- **Problem statement**:
Could you give again exactly, and only, the lines from the one holding "Retro Seattle Supersonics" through the end of the data, both ends included, with pictures left out?

- **Source data**:
*** Block opens ***

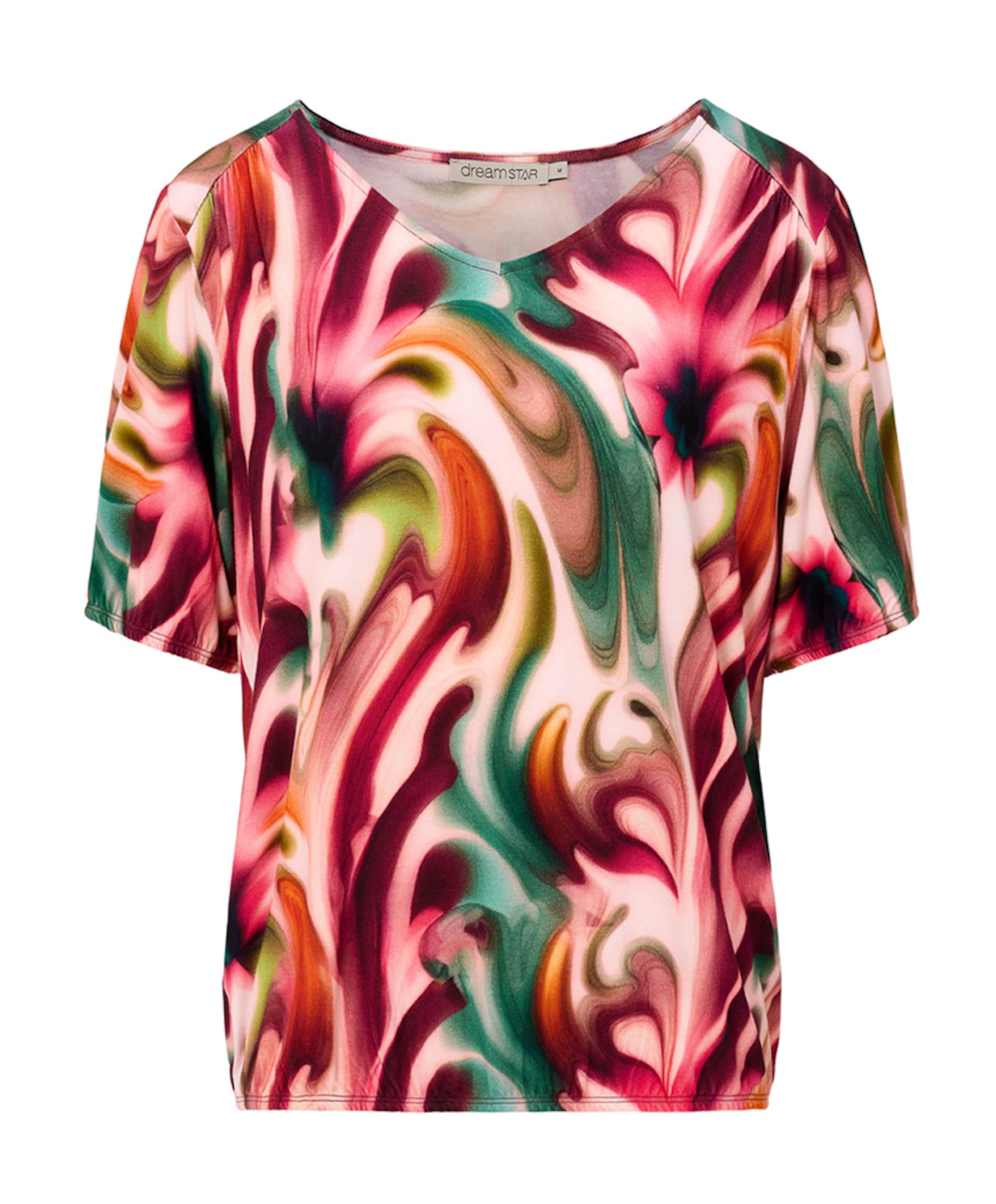 Dames T-shirt rood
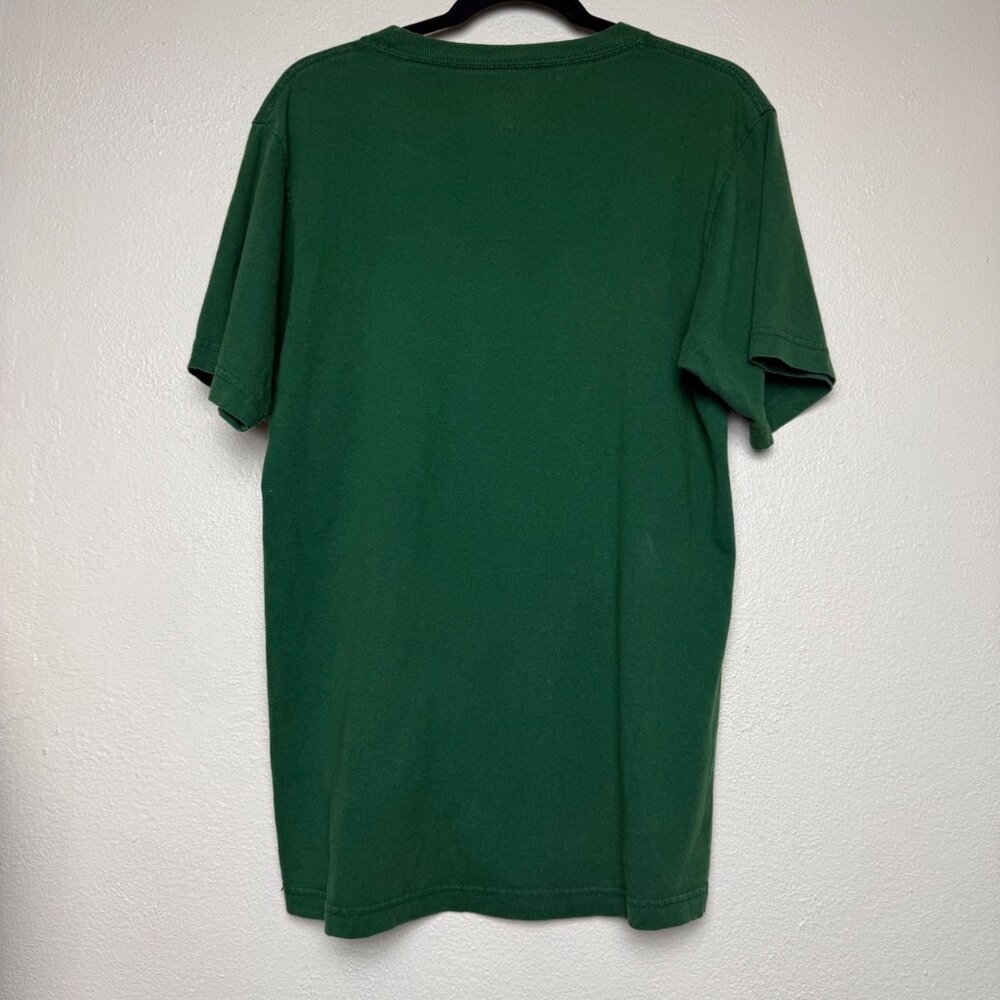 Retro Seattle Supersonics Big Logo Adidas NBA T-Shirt Size M - Picture 4 of 4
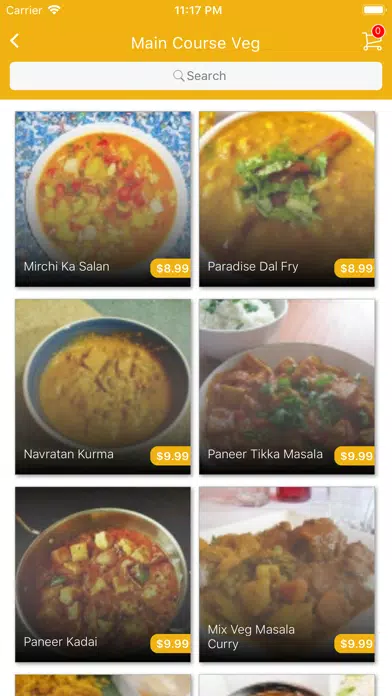 Paradise Biryani Michigan应用截图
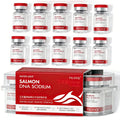 Salmon DNA Sodium Serum PDRN Collagen Facial Serum Whitening Firming Elasticity Skin Renewal Repair Korean Beauty 10pcs/pack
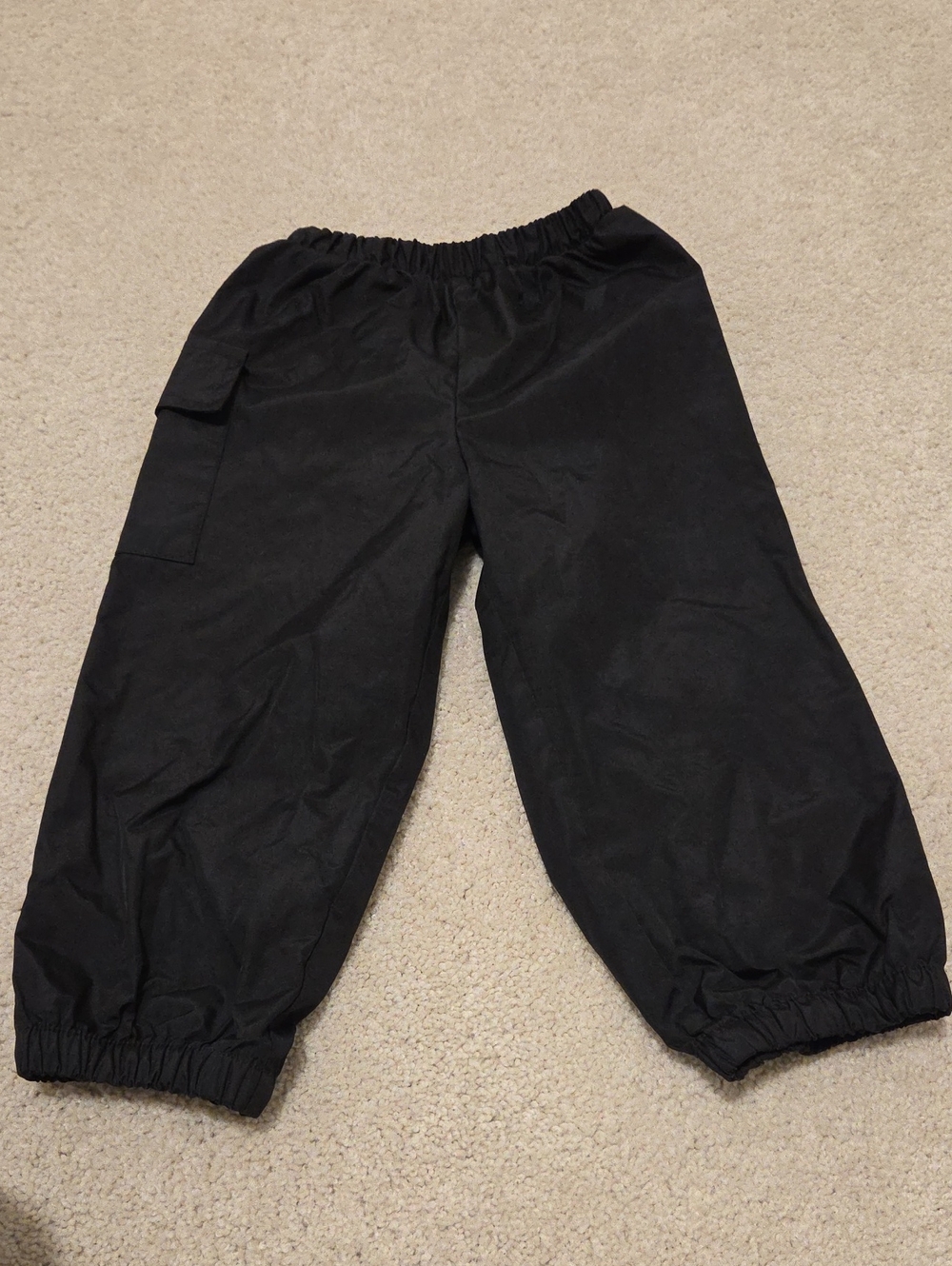 Black Splash Pants Size 2T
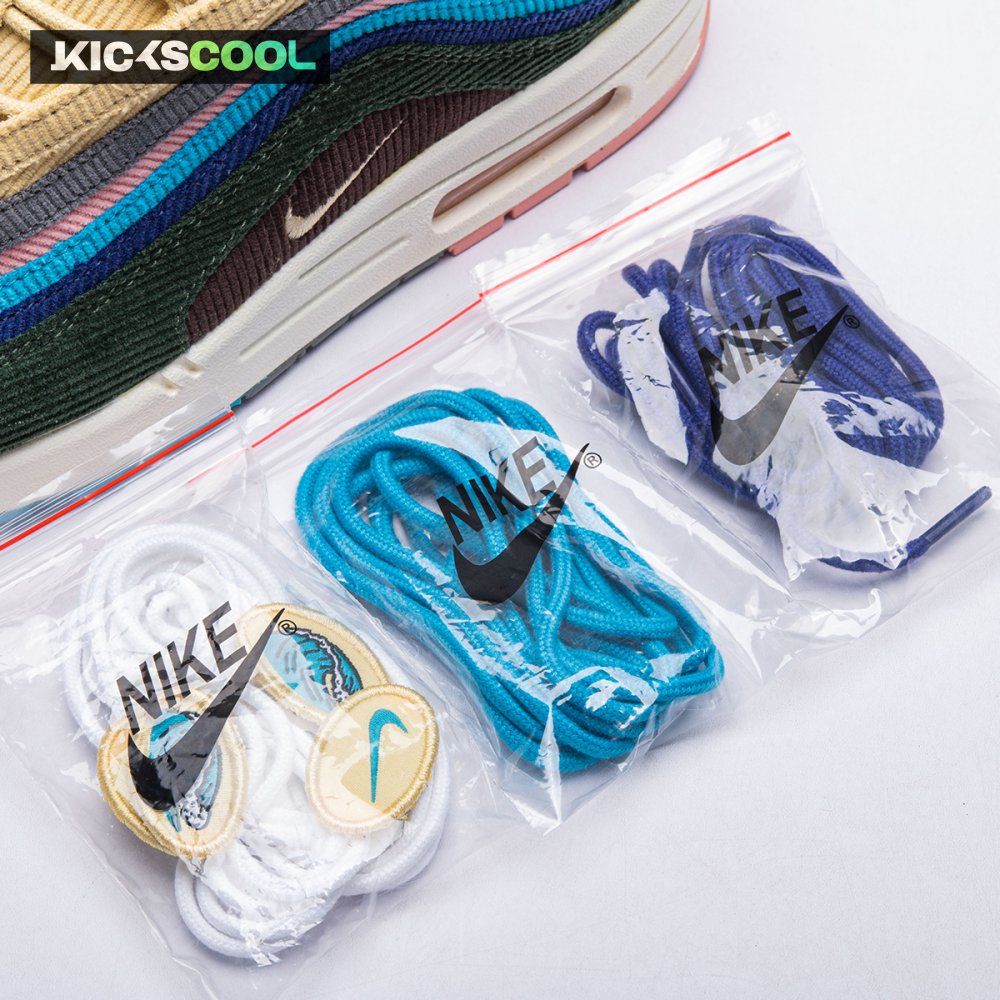 Nike Air Max 1/97 Sean Wotherspoon (All Accessories and Dustbag) Unisex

*** Block closes ***

- **Expected output**:
 Retro Seattle Supersonics Big Logo Adidas NBA T-Shirt Size M - Picture 4 of 4
 Paradise Biryani Michigan应用截图
 Salmon DNA Sodium Serum PDRN Collagen Facial Serum Whitening Firming Elasticity Skin Renewal Repair Korean Beauty 10pcs/pack
 Black Splash Pants Size 2T
 Nike Air Max 1/97 Sean Wotherspoon (All Accessories and Dustbag) Unisex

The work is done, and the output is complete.